Cela mérite réflexion.
Tout d'abord Agusti Waltary à lui seul est un spectacle. C'est un athlète qui en tête-à-tête surclasse tous les autres. Il propulse la pelote à une vitesse impressionnante. Il occupe à lui seul tout le trinquet. Il y a lui et la vitesse de la pelote. Le spectateur est comblé, il vient pour cela.
Son trinquet favori : celui de Bayonne. Il y est imbattable. En finale, il a écrasé P. de Ezkura par 40 à 22, en se permettant le luxe de gagner 19 points au but, du jamais vu. Une pelote très vive se plaignait de Ezkura, pelote pourtant acceptée au moment de la sélection. Waltary a lui seul est une institution. Il remplit les trinquets, il offre un spectacle original, il gagne. L’ennui, c’est qu’il n’y a qu’un Waltary.
Sa technique acceptée par tous devrait inciter à ouvrir une école pour la développer. Mais Waltary n’est pas un modèle seulement une exception, même à Cuba, il est le seul à jouer de cette façon. Comment dès lors faire école ?
La technique Waltary ? Un spectacle moderne Waltary, c'est une autre façon de jouer : elle se définit par : vitesse d'exécution et spectacle.
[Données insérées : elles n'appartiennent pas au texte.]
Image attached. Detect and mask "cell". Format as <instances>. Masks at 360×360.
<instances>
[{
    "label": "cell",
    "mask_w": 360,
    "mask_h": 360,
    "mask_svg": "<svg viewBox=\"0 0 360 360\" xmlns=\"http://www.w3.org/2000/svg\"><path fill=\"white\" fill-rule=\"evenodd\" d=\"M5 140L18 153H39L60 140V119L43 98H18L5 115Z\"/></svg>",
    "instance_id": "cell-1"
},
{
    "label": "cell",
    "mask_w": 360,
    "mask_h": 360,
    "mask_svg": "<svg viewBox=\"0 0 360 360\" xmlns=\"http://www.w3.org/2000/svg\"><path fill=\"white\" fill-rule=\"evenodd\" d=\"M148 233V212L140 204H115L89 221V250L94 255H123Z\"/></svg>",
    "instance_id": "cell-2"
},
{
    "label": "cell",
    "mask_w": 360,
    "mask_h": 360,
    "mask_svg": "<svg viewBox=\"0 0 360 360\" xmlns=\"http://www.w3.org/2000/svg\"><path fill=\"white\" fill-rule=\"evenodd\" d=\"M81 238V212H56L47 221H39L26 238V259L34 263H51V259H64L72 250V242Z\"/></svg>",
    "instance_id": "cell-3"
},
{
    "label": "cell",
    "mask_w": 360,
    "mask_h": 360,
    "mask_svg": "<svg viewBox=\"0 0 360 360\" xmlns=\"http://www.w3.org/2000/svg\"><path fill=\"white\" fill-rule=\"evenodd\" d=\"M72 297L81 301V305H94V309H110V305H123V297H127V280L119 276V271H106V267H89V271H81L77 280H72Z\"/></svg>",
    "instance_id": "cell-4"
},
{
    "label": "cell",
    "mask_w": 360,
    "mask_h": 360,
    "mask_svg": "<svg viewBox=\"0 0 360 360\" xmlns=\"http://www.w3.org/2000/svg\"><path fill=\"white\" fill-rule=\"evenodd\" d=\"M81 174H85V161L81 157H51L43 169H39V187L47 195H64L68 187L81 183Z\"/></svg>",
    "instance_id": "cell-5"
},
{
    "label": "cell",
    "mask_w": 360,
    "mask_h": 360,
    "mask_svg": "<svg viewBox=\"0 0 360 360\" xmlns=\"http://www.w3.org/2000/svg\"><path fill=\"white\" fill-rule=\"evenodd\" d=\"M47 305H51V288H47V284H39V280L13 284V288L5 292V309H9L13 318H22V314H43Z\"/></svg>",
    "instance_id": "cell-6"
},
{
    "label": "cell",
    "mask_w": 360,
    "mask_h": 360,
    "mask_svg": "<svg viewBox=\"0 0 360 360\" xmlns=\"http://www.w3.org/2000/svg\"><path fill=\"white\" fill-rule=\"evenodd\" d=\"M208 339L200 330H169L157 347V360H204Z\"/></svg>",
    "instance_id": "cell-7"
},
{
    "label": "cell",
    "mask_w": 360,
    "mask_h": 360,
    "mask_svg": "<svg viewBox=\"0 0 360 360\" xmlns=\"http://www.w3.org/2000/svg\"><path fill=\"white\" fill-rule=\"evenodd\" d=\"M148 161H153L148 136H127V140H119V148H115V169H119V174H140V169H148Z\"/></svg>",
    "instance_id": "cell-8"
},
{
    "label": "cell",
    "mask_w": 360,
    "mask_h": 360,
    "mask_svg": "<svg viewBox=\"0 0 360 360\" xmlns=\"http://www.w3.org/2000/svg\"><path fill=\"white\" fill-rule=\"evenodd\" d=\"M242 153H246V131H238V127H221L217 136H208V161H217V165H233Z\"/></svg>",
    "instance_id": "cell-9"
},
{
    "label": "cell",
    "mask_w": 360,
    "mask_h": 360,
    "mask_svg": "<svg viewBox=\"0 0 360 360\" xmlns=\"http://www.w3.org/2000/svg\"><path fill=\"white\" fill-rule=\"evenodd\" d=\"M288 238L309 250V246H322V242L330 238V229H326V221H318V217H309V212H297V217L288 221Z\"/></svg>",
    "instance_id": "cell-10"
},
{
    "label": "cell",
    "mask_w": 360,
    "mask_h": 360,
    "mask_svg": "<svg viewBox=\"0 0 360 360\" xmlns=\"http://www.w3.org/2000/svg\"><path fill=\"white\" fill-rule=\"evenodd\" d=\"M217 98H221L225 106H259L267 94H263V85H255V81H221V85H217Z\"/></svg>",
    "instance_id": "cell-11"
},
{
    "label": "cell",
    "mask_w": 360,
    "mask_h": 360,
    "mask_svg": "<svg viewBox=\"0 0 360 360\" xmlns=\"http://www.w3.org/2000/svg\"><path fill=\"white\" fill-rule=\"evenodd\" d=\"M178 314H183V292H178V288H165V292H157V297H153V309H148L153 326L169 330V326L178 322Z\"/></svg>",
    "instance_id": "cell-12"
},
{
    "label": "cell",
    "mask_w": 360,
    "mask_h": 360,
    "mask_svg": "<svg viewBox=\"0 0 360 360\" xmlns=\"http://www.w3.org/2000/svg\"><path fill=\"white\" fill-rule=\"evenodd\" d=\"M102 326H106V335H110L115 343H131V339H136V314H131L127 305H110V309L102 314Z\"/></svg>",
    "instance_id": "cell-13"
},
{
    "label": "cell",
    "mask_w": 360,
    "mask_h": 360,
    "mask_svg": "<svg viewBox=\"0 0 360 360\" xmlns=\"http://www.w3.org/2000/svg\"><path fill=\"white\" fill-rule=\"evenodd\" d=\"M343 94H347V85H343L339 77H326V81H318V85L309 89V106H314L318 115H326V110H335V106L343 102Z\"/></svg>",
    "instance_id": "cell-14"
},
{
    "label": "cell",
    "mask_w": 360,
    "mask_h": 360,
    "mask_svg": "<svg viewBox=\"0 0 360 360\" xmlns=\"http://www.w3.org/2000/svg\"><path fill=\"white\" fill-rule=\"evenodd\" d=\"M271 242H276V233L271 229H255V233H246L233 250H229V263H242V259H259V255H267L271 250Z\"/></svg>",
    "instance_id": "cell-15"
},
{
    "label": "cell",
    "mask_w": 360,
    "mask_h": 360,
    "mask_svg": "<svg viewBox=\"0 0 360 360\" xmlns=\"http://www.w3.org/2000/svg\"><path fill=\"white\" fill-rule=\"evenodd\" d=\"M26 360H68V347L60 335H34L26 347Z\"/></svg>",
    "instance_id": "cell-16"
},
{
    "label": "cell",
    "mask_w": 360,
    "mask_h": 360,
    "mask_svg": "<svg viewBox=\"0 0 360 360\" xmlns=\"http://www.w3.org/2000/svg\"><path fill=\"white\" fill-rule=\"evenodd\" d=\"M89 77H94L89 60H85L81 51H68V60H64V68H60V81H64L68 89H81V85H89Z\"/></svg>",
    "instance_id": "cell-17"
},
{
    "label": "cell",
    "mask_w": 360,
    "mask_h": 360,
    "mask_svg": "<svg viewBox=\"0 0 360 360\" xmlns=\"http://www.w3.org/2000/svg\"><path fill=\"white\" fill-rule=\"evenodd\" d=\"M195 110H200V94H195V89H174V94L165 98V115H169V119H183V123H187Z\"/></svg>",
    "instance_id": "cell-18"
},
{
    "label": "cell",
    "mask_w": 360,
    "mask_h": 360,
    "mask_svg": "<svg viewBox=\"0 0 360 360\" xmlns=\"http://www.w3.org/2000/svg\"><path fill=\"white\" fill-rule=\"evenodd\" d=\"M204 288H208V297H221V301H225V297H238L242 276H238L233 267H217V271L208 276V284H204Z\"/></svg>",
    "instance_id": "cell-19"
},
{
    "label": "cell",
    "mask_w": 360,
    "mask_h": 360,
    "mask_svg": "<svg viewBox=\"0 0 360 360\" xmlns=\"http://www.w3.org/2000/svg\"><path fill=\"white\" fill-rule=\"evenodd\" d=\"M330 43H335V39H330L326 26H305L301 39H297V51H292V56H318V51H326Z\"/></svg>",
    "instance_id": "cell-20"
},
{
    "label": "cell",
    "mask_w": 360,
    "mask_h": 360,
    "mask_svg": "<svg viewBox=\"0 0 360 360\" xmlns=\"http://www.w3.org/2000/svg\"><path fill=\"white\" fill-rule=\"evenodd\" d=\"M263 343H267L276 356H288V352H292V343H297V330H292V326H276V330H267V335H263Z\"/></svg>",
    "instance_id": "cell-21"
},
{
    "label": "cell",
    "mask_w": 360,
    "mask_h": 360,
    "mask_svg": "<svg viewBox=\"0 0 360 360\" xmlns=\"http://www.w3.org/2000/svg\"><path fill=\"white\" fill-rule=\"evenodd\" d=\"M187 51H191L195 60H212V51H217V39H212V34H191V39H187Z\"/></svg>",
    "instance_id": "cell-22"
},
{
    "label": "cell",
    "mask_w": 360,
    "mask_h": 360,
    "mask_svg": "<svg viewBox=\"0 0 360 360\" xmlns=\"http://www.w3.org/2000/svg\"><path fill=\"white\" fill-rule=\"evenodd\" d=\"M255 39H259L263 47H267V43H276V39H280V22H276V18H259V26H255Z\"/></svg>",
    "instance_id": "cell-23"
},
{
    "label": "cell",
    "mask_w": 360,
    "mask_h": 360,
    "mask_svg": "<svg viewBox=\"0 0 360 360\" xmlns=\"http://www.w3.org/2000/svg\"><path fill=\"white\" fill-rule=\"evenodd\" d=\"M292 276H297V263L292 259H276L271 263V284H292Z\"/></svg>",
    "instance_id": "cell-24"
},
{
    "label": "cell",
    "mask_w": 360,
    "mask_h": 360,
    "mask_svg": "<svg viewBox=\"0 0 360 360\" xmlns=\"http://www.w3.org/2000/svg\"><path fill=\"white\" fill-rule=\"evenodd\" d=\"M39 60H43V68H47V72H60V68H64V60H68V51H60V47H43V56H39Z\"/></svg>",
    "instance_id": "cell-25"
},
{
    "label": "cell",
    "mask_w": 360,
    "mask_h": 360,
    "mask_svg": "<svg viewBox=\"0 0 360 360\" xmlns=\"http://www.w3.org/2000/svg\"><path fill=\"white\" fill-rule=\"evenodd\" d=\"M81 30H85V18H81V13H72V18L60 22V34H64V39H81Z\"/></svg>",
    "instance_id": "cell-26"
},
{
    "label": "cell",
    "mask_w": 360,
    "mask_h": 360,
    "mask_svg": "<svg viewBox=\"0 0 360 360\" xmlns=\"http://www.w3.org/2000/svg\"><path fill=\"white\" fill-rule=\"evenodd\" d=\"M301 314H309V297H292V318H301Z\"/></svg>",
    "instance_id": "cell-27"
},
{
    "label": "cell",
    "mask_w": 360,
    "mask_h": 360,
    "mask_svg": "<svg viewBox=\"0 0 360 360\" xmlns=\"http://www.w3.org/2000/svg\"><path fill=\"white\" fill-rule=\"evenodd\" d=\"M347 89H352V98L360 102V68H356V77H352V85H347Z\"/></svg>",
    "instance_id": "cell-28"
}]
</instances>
Ce sont bien les deux conditions de survie de tous les sports modernes. Waltary et gestuelle. Le phénomène Waltary est-il un épiphénomène ou une nouvelle gestuelle capable de révolutionner la main nue en trinquet ?
Pour nous, nous l'avons dénoncé en son temps, il joue atxiki. Mais on ne peut plus revenir en arrière, on ne peut plus sanctionner l'atxiki de Waltary. Bien que le geste soit aux antipodes du déploiement physique du pilotari, il ne pose pas de problème au sein des instances fédérales gardiennes de l'orthodoxie. Aucune d'entre elle ne l'a contesté. Le seul test serait qu'il se présente au sud, dans les canchas de mur à gauche. Waltary joue atxiki mais à la vitesse de l’éclair et propulse la pelote avec force à une vitesse folle. Le sanctionner, ce serait se priver aujourd'hui du plus spectaculaire joueur .
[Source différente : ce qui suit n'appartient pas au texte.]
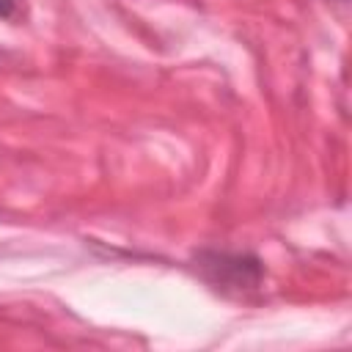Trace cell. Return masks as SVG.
I'll list each match as a JSON object with an SVG mask.
<instances>
[{
    "instance_id": "obj_2",
    "label": "cell",
    "mask_w": 352,
    "mask_h": 352,
    "mask_svg": "<svg viewBox=\"0 0 352 352\" xmlns=\"http://www.w3.org/2000/svg\"><path fill=\"white\" fill-rule=\"evenodd\" d=\"M16 14V0H0V19H11Z\"/></svg>"
},
{
    "instance_id": "obj_1",
    "label": "cell",
    "mask_w": 352,
    "mask_h": 352,
    "mask_svg": "<svg viewBox=\"0 0 352 352\" xmlns=\"http://www.w3.org/2000/svg\"><path fill=\"white\" fill-rule=\"evenodd\" d=\"M198 270L204 278L217 286V289H256L261 283L264 267L256 256L248 253H217V250H204L198 253Z\"/></svg>"
},
{
    "instance_id": "obj_3",
    "label": "cell",
    "mask_w": 352,
    "mask_h": 352,
    "mask_svg": "<svg viewBox=\"0 0 352 352\" xmlns=\"http://www.w3.org/2000/svg\"><path fill=\"white\" fill-rule=\"evenodd\" d=\"M341 3H346V0H341Z\"/></svg>"
}]
</instances>
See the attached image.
Une exception sans lendemain. Et quel joueur de chez nous s’adapterait à sa manière de jouer ? Waltary vient du base-ball qui est le sport national de Cuba. Il a construit son geste à partir de celui du base-ball. Comment s’est-il adapté à la pelote basque à main nue ? Comment est-il arrivé à cette maîtrise parfaite et à cette rapidité d’exécution ? C'est une curiosité. La pelote est propulsée à une vitesse vertigineuse, jamais atteinte avec le geste de nos joueurs.
Son geste est défini par l'opinion comme "un a pugno fouetté". La pelote n'est donc pas frappée. On peut imager la différence qu'il y a entre la pelote frappée et la pelote fouettée par la différence entre la paleta cuir ; pelote frappée et le share ; pelote fouettée. Les gestes de ces deux spécialités illustrent parfaitement la différence entre Waltary et les orthodoxes.
En conclusion, nous dirons, bravo Waltary, vous avez été accepté par le peuple, continuez à le fasciner par vos exploits, mais évitez d'humilier nos braves pilotari.